1. A method for the detection of the presence of or the risk of cancer in a patient comprising the steps of:

(i) isolating a sample of the patient's genome; and

(ii) detecting the presence or expression of the gene characterised by any of the nucleotide sequences identified as SEQ ID No. 1, SEQ ID No. 10 and SEQ ID No. 13, wherein the presence or expression of the gene indicates the presence of or the risk of cancer.

2. A method according to claim 1, wherein the sample is obtained from breast tissue.

3. A method according to claim 1 wherein the cancer is breast cancer.

4. A method according to claim 1, wherein detection is carried out by amplifying the gene using the polymerase enzyme.

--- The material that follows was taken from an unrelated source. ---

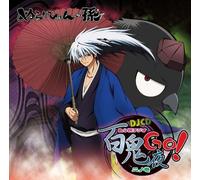 Soundtrack - Nurarihyon No Mago 2 Radio CD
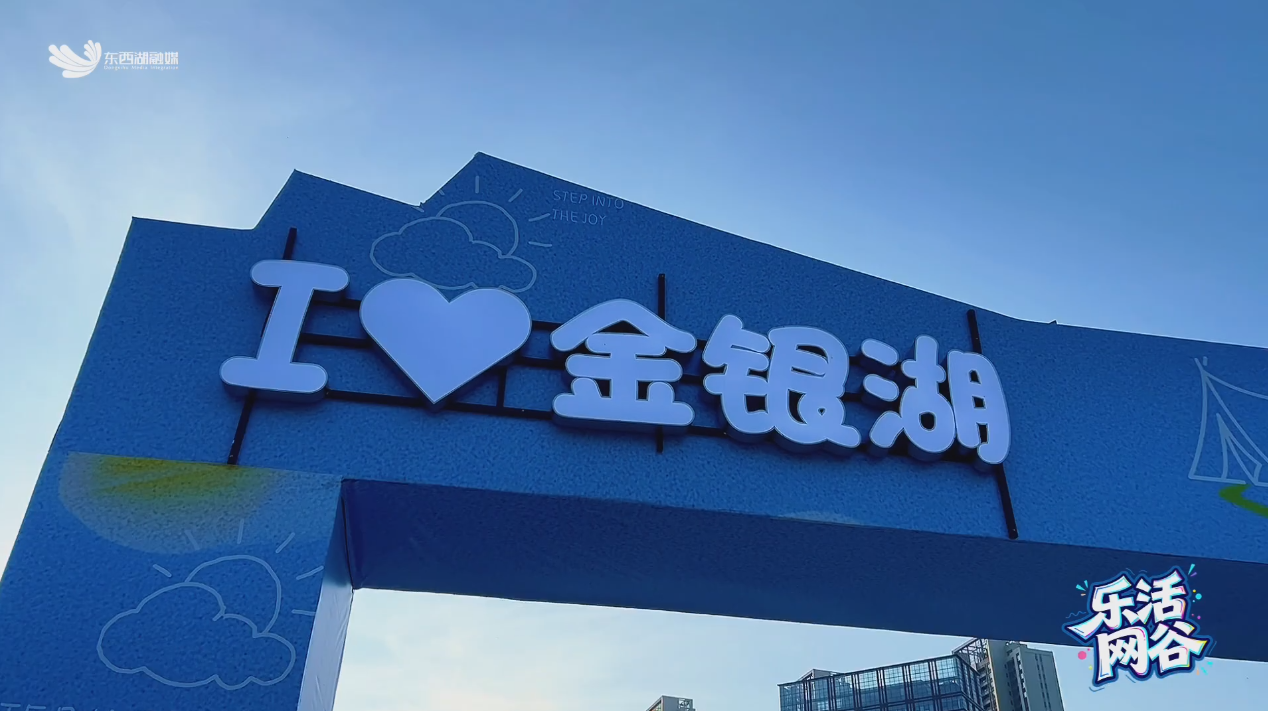 “虾球”狂欢！东西湖发来请柬！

5. An isolated polynucleotide comprising the nucleotide sequence identified herein as SEQ ID. No. 1, 10 or 13, or its complement, or a polynucleotide of at least 15 consecutive nucleotides that hybridises to the sequence (or its complement) under stringent hybridising conditions.

6. An in vitro diagnostic assay to test for the presence of or the risk of cancer in a patient, comprising testing a biological sample from said patient for the presence of a polynucleotide comprising the nucleotide sequence identified herein as SEQ ID. No. 1, 10 or 13, or its complement, or a polynucleotide of at least 15 consecutive nucleotides that hybridises to the sequence (or its complement) under stringent hybridising conditions, wherein the presence of such a polynucleotide indicates that said patient has cancer or is at risk of having cancer.

7. The method according to claim 6, wherein the cancer is breast cancer.

8. A peptide comprising any of the sequences identified herein as SEQ ID Nos. 9, 12 or 15 or a fragment thereof of at least 10 consecutive amino acid residues.

9. An antibody having affinity of at least 10⁶M for the peptide of claim 9.

10. A method for treating cancer in a subject comprising administering to said subject a polynucleotide that hybridises with or inhibits the expression of an endogenous gene that comprises the polynucleotide a polynucleotide sequence identified herein as SEQ ID. No. 1, 10 or 13 in an amount affective to alleviate one or more symptoms of said cancer.

11. A method according to claim 2, wherein the cancer is breast cancer.

12. A method according to claim 2, wherein detection is carried out by amplifying the gene using the polymerase enzyme.

13. A method according to claim 3, wherein detection is carried out by amplifying the gene using the polymerase enzyme.

14. A method according to claim 10, wherein the cancer is breast cancer.